#### [Instructions to follow]
Copy the listing below from the line that has "From the items" through the end, swapping "yellow" for "white" and keeping all else as it is. Include both end lines, and leave the pictures out of your copy.
***
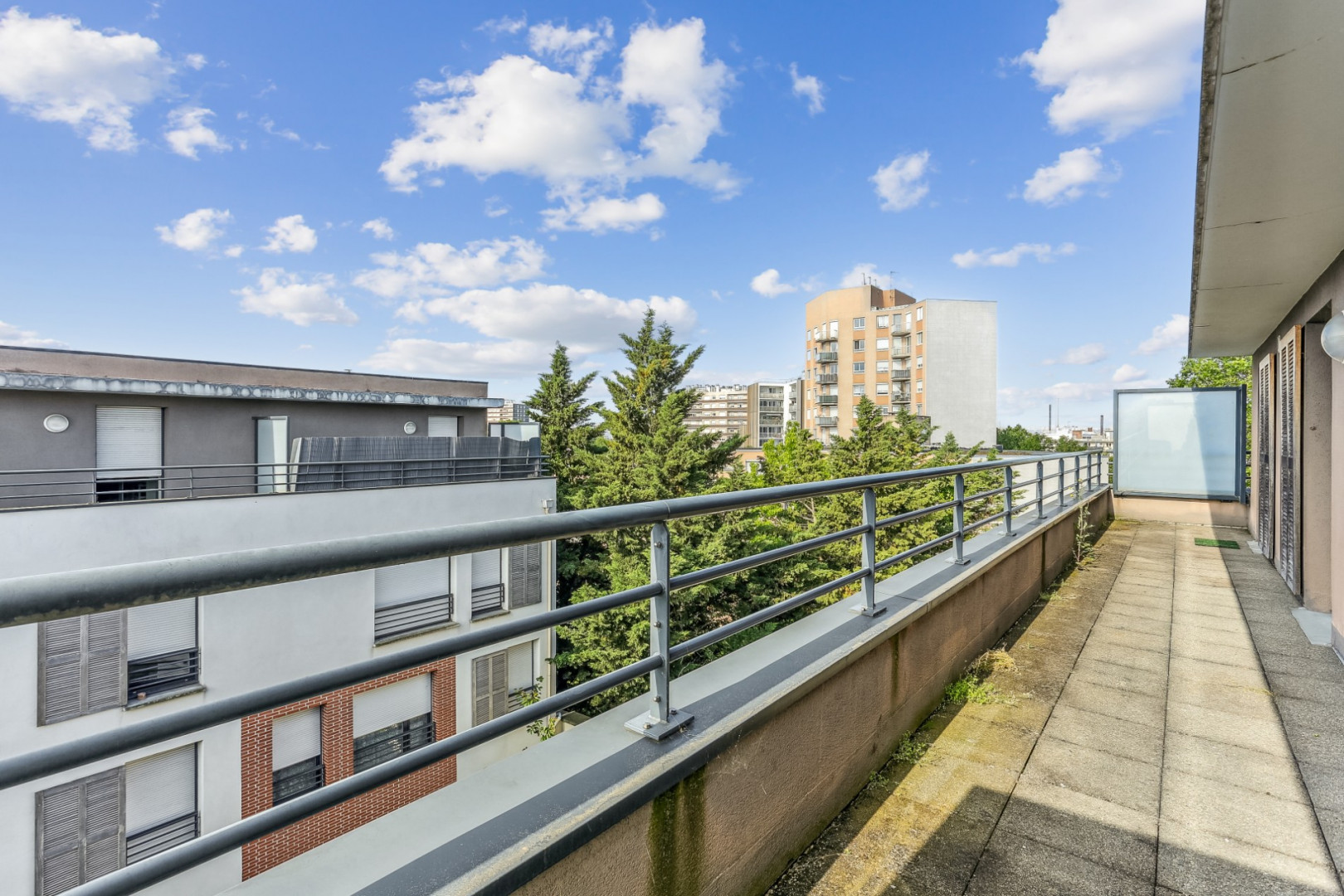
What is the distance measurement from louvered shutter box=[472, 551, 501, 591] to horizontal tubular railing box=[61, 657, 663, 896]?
516 inches

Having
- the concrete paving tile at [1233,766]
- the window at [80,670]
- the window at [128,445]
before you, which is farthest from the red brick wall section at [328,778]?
the concrete paving tile at [1233,766]

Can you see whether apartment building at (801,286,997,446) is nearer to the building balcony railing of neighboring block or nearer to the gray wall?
the building balcony railing of neighboring block

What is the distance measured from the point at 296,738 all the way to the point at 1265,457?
14292 mm

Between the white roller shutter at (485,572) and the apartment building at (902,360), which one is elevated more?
the apartment building at (902,360)

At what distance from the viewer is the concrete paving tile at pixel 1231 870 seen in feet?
6.32

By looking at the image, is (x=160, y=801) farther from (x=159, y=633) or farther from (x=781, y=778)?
(x=781, y=778)

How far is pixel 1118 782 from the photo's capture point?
2.52 metres

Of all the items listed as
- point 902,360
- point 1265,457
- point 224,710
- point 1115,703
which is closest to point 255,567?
point 224,710

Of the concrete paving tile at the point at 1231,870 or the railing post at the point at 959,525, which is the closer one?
the concrete paving tile at the point at 1231,870

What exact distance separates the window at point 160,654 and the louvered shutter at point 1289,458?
13.8 metres

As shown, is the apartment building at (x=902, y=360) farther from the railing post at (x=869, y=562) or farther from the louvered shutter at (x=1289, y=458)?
the railing post at (x=869, y=562)

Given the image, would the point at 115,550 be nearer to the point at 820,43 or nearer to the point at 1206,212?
the point at 1206,212

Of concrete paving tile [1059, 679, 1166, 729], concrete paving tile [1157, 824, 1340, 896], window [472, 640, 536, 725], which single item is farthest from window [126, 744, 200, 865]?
concrete paving tile [1157, 824, 1340, 896]

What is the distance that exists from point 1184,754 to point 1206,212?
Result: 3099mm
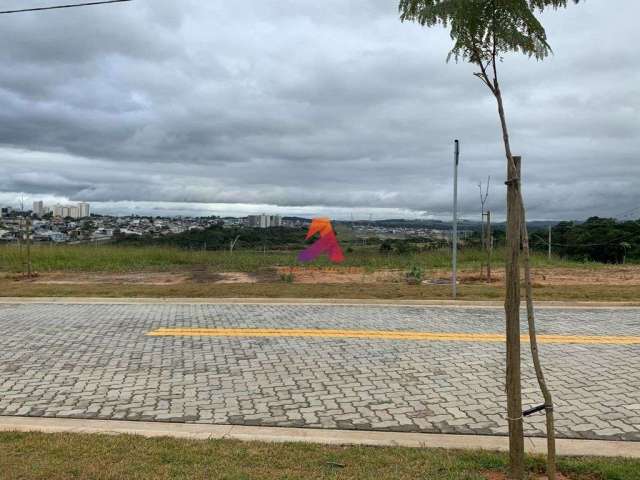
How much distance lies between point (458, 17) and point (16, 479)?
3960mm

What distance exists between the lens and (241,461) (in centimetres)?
380

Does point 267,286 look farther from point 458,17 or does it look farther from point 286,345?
point 458,17

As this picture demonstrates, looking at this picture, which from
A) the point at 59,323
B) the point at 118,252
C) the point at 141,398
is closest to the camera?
the point at 141,398

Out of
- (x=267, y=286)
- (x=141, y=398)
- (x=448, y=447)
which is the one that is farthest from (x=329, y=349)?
(x=267, y=286)

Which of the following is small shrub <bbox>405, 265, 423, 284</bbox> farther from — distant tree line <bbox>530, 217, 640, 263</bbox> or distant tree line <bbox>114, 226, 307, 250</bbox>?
distant tree line <bbox>530, 217, 640, 263</bbox>

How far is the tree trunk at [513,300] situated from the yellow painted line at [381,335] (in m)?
4.94

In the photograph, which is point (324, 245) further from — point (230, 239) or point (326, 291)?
point (326, 291)

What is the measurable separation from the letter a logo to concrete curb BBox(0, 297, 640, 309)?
40.3 ft

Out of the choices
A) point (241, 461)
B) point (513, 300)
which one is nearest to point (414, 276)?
point (241, 461)

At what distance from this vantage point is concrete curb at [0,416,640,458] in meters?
4.17

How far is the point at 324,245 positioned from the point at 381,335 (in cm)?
1669

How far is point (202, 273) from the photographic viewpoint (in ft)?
68.2

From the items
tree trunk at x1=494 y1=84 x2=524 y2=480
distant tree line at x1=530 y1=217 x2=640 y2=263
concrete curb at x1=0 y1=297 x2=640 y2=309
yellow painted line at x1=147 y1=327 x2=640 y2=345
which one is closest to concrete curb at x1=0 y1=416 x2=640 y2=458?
tree trunk at x1=494 y1=84 x2=524 y2=480

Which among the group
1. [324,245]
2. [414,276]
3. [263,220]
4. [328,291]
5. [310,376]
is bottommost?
[310,376]
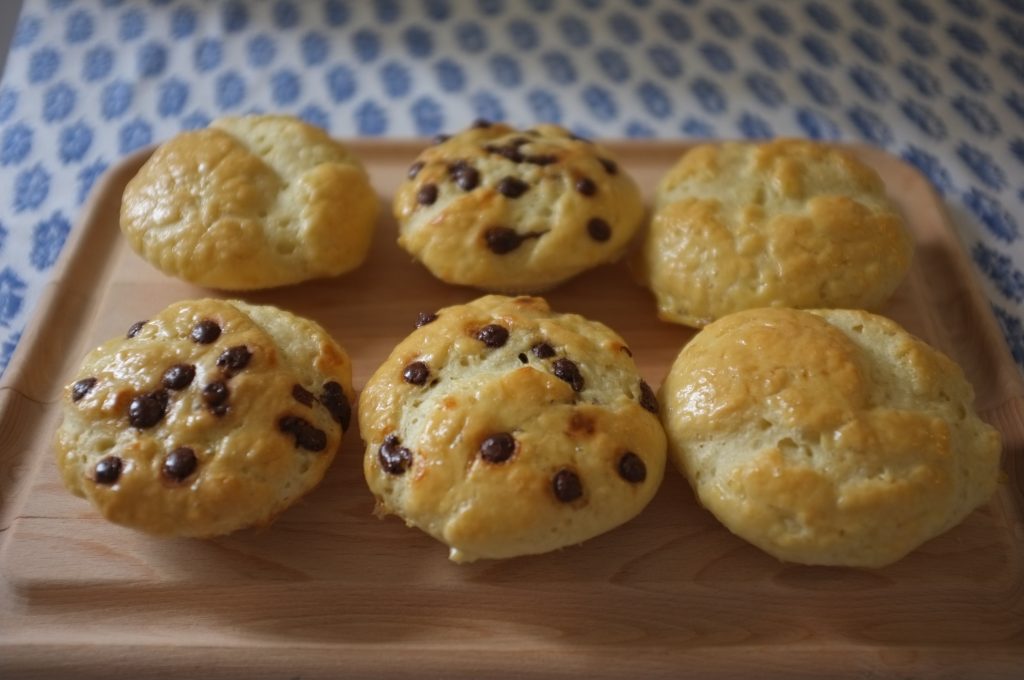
***
#### [Written response]
From the items
tree trunk at x1=494 y1=84 x2=524 y2=480
distant tree line at x1=530 y1=217 x2=640 y2=263
concrete curb at x1=0 y1=297 x2=640 y2=309
white painted line at x1=147 y1=327 x2=640 y2=345
which one is closest to concrete curb at x1=0 y1=416 x2=640 y2=458?
tree trunk at x1=494 y1=84 x2=524 y2=480

Which among the group
1. [324,245]
2. [414,276]
3. [263,220]
4. [328,291]
5. [310,376]
is bottommost?
[310,376]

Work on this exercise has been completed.